## Exercise goal
Name each table that the queries in the SQL text below select from or join.

## Text
---

Things get worse when joining tables. Let’s run a query that fetches the first customer and their full address information:
-- Legacy Oracle syntax
SELECT t.*
FROM (
SELECT *
FROM customer
JOIN address USING (address_id)
JOIN city USING (city_id)
JOIN country USING (country_id)
ORDER BY customer_id
) t
WHERE ROWNUM = 1;
-- Standard syntax with hint
SELECT /*+FIRST_ROWS(1)*/ *
FROM customer
JOIN address USING (address_id)
JOIN city USING (city_id)
JOIN country USING (country_id)
ORDER BY customer_id
FETCH FIRST 1 ROW ONLY;
-- Standard syntax without hint
SELECT *
FROM customer
JOIN address USING (address_id)
JOIN city USING (city_id)
JOIN country USING (country_id)
ORDER BY customer_id
FETCH FIRST 1 ROW ONLY;
The two queries are equivalent, they both produce the same result. Yet, the plans are very different.

---

## Record extracts

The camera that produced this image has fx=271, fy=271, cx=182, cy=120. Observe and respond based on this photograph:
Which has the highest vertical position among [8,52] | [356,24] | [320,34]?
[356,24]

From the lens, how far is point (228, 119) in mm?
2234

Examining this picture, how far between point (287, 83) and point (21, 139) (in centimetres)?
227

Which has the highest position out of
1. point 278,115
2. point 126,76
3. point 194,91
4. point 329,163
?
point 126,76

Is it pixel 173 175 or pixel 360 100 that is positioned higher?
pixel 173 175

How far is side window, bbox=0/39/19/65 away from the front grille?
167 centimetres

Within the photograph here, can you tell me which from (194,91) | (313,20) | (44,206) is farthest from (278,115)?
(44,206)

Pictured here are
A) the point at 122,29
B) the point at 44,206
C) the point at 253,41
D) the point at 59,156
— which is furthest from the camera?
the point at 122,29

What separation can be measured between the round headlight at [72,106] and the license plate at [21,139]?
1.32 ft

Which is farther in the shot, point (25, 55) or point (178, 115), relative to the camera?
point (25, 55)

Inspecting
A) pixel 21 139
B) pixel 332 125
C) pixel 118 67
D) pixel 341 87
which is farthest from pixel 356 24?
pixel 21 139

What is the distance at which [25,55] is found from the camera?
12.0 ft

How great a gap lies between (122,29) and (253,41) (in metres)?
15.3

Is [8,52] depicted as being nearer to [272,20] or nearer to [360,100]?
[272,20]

---

## Problem solution
customer, address, city, country